* _Records for processing_:
= = =
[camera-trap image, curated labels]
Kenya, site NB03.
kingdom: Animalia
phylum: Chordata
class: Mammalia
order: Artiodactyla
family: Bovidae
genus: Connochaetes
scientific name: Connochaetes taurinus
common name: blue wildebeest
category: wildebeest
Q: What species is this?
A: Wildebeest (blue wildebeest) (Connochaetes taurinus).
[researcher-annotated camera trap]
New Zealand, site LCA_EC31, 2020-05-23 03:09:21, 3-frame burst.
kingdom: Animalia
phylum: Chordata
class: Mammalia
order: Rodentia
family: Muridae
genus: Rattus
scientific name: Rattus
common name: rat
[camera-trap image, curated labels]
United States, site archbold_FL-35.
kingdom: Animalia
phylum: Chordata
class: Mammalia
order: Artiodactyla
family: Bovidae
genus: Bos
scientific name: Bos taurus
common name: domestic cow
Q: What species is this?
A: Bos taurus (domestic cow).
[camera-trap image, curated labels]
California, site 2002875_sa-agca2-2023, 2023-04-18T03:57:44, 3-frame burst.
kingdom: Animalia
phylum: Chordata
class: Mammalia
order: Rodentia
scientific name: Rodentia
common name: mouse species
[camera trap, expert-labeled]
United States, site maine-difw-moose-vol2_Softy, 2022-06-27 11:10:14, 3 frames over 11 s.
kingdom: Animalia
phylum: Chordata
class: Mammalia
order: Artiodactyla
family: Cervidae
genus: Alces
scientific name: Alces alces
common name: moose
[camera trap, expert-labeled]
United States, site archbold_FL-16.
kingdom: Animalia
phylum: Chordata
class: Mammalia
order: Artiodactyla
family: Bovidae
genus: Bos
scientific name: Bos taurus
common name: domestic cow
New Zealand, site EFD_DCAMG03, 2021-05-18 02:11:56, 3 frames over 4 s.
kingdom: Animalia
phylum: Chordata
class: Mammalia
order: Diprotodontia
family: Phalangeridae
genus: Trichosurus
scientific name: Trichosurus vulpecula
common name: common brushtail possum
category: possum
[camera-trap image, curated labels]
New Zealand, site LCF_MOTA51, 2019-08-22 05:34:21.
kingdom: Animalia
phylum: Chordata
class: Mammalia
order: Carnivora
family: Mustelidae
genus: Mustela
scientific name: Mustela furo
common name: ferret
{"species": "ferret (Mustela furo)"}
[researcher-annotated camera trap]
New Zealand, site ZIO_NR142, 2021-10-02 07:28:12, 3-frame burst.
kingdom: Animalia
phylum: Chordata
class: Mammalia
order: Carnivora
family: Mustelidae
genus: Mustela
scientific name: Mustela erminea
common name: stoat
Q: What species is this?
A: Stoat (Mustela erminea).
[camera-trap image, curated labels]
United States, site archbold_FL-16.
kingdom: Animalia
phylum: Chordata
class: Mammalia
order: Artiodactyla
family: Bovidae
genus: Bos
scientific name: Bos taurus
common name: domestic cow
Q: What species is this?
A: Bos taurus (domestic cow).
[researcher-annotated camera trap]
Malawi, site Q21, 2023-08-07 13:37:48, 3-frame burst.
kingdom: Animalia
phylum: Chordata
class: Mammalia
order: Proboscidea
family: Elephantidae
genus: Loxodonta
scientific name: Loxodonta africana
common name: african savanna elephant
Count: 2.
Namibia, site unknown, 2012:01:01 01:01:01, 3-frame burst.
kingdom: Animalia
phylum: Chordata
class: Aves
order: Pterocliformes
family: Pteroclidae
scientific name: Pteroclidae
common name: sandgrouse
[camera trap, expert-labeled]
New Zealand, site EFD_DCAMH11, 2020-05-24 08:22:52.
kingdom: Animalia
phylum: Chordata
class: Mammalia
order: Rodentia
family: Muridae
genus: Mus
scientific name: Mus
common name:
= = =
* _Exercise brief_: For this exercise, output the entries above exactly as written.

* _Solution to the exercise_:
[camera-trap image, curated labels]
Kenya, site NB03.
kingdom: Animalia
phylum: Chordata
class: Mammalia
order: Artiodactyla
family: Bovidae
genus: Connochaetes
scientific name: Connochaetes taurinus
common name: blue wildebeest
category: wildebeest
Q: What species is this?
A: Wildebeest (blue wildebeest) (Connochaetes taurinus).
[researcher-annotated camera trap]
New Zealand, site LCA_EC31, 2020-05-23 03:09:21, 3-frame burst.
kingdom: Animalia
phylum: Chordata
class: Mammalia
order: Rodentia
family: Muridae
genus: Rattus
scientific name: Rattus
common name: rat
[camera-trap image, curated labels]
United States, site archbold_FL-35.
kingdom: Animalia
phylum: Chordata
class: Mammalia
order: Artiodactyla
family: Bovidae
genus: Bos
scientific name: Bos taurus
common name: domestic cow
Q: What species is this?
A: Bos taurus (domestic cow).
[camera-trap image, curated labels]
California, site 2002875_sa-agca2-2023, 2023-04-18T03:57:44, 3-frame burst.
kingdom: Animalia
phylum: Chordata
class: Mammalia
order: Rodentia
scientific name: Rodentia
common name: mouse species
[camera trap, expert-labeled]
United States, site maine-difw-moose-vol2_Softy, 2022-06-27 11:10:14, 3 frames over 11 s.
kingdom: Animalia
phylum: Chordata
class: Mammalia
order: Artiodactyla
family: Cervidae
genus: Alces
scientific name: Alces alces
common name: moose
[camera trap, expert-labeled]
United States, site archbold_FL-16.
kingdom: Animalia
phylum: Chordata
class: Mammalia
order: Artiodactyla
family: Bovidae
genus: Bos
scientific name: Bos taurus
common name: domestic cow
New Zealand, site EFD_DCAMG03, 2021-05-18 02:11:56, 3 frames over 4 s.
kingdom: Animalia
phylum: Chordata
class: Mammalia
order: Diprotodontia
family: Phalangeridae
genus: Trichosurus
scientific name: Trichosurus vulpecula
common name: common brushtail possum
category: possum
[camera-trap image, curated labels]
New Zealand, site LCF_MOTA51, 2019-08-22 05:34:21.
kingdom: Animalia
phylum: Chordata
class: Mammalia
order: Carnivora
family: Mustelidae
genus: Mustela
scientific name: Mustela furo
common name: ferret
{"species": "ferret (Mustela furo)"}
[researcher-annotated camera trap]
New Zealand, site ZIO_NR142, 2021-10-02 07:28:12, 3-frame burst.
kingdom: Animalia
phylum: Chordata
class: Mammalia
order: Carnivora
family: Mustelidae
genus: Mustela
scientific name: Mustela erminea
common name: stoat
Q: What species is this?
A: Stoat (Mustela erminea).
[camera-trap image, curated labels]
United States, site archbold_FL-16.
kingdom: Animalia
phylum: Chordata
class: Mammalia
order: Artiodactyla
family: Bovidae
genus: Bos
scientific name: Bos taurus
common name: domestic cow
Q: What species is this?
A: Bos taurus (domestic cow).
[researcher-annotated camera trap]
Malawi, site Q21, 2023-08-07 13:37:48, 3-frame burst.
kingdom: Animalia
phylum: Chordata
class: Mammalia
order: Proboscidea
family: Elephantidae
genus: Loxodonta
scientific name: Loxodonta africana
common name: african savanna elephant
Count: 2.
Namibia, site unknown, 2012:01:01 01:01:01, 3-frame burst.
kingdom: Animalia
phylum: Chordata
class: Aves
order: Pterocliformes
family: Pteroclidae
scientific name: Pteroclidae
common name: sandgrouse
[camera trap, expert-labeled]
New Zealand, site EFD_DCAMH11, 2020-05-24 08:22:52.
kingdom: Animalia
phylum: Chordata
class: Mammalia
order: Rodentia
family: Muridae
genus: Mus
scientific name: Mus
common name:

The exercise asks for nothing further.